(SELECTED TEXT Opens)
10th Annual Arts Foundation Laureates Announced
Strictly embargoed until 6.30pm, Tuesday, 17 November, 2009
10th annual Arts Foundation Laureates announced
The Arts Foundation has announced its five 2009 Laureates. They are: Lyonel Grant, carver; Witi Ihimaera, writer; Chris Knox, musician; Richard Nunns, musician specialising in Maori instruments, and Anne Noble, photographer.
Each of the five Laureates will receive a $50,000, no-strings-attached donation to celebrate their past achievements and invest in their future.
“The Laureate awards are about recognising senior New Zealand artists who have a substantial track record of excellence, and who still have plenty of creative juices left in the tank,” says Foundation chairperson Ros Burdon.
This year’s Laureate Awards, being held in Auckland on November 17, marks the Arts Foundation’s tenth birthday. The Foundation has now awarded 49 Laureateships, worth a total of $2.12 million, since it was founded in 2000 to help grow private support for the arts.
The Laureate awards ceremony continues to be sponsored by trusted financial services firm, Forsyth Barr. Performers at the ceremony include several previous Laureates, such as singer Moana Maniapoto and ta mōko artist Derek Lardelli. Experimental musician Alastair Galbraith, a 2006 Laureate, will unveil the latest version of his glass-tube fire organ.
The Arts Foundation is now one of New Zealand’s largest arts patronage organisations. It has an endowment fund of just over $6 million, which is managed by Forsyth Barr and grows through the support of individual and corporate donors. The Foundation has been promised another $10 million in legacies.
As well as the Laureate awards, the Foundation administers six other awards: the Icon Awards; the Governors’ Award; the Award for Patronage; the New Generation Award; the Marti Friedlander Photographic Award, and the Harriet Friedlander New York Residency.
Through these awards the Foundation has now honoured 96 artists and has made financial awards totaling $2.66 million.
Mrs Burdon attributes the Arts Foundation’s success over the last decade to three things: stability, innovation and generosity.
“Having Forsyth Barr as a committed sponsor for more than seven years has given us the freedom to grow,” she says. “We have been innovative in the way we select artists for awards and the way we celebrate them. This has resulted in new levels of understanding and generosity from many New Zealanders.”
Forsyth Barr Managing Director Neil Paviour-Smith says his company feels privileged to have been involved in honouring 96 New Zealand artists through its association with the Foundation.
“Each artist has been gracious in receiving their award and generous in sharing their work with communities throughout New Zealand and, just as importantly, with each other. The 2009 recipients of the Laureate Awards demonstrate again the amazing calibre of New Zealand artists; we congratulate them and welcome them to the Laureate family.”
(SELECTED TEXT Closes)
(AVAILABLE DATA Opens)
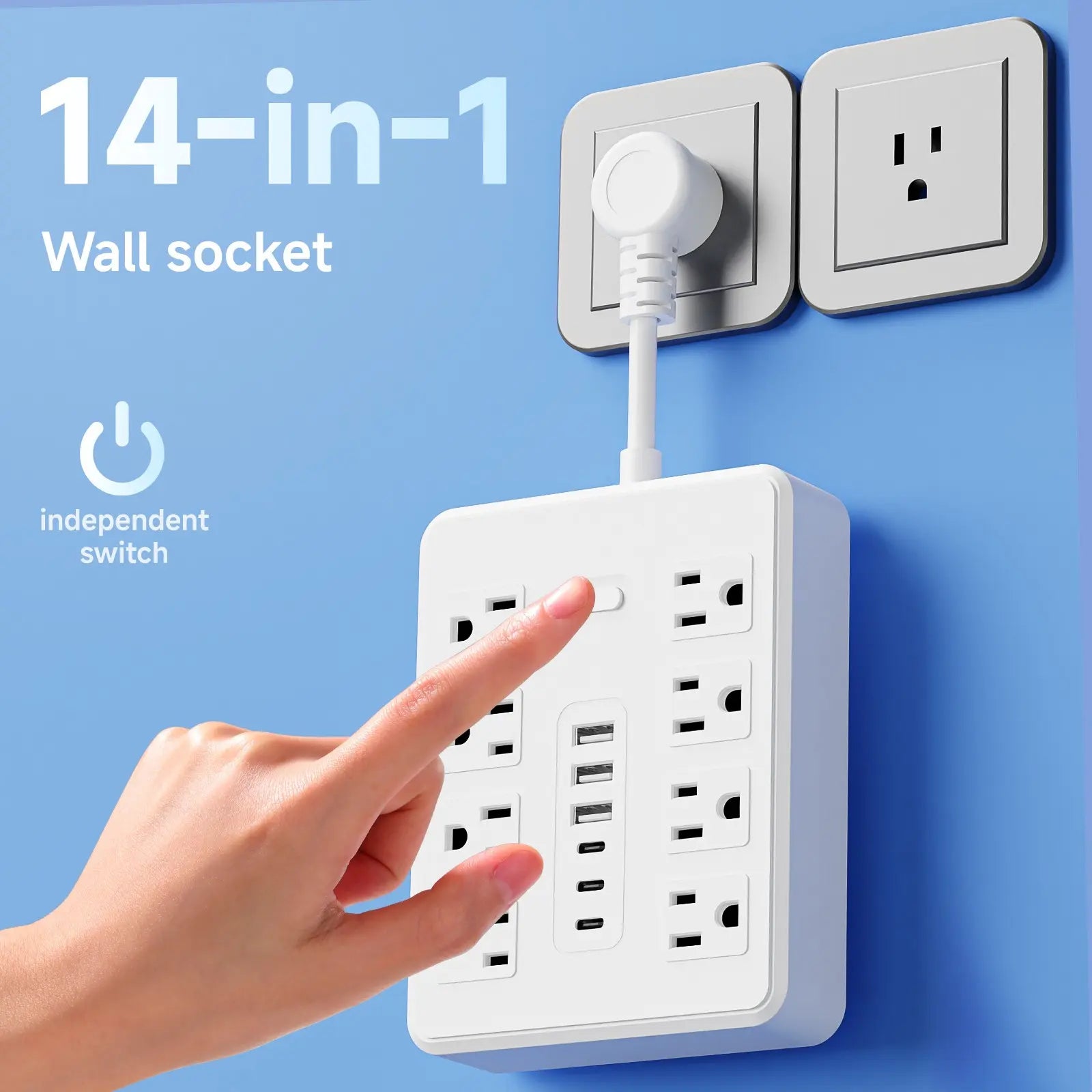 14-In-1 Multifunctional Power Strip with Switch & Surge Protection, Surge Protector Power Strips, Surge Protector Outlets with 8AC Outlets & 3 USB & 3 Type-C Ports Travel Charger Power Socket Extender Multiple Sockets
(AVAILABLE DATA Closes)
According to the Arts Foundation announcement, how much money does each of the five 2009 Laureates receive? These lines have no connection to the Arts Foundation announcement.

▸ **TASK RESPONSE**: Each receives a $50,000 no-strings-attached donation.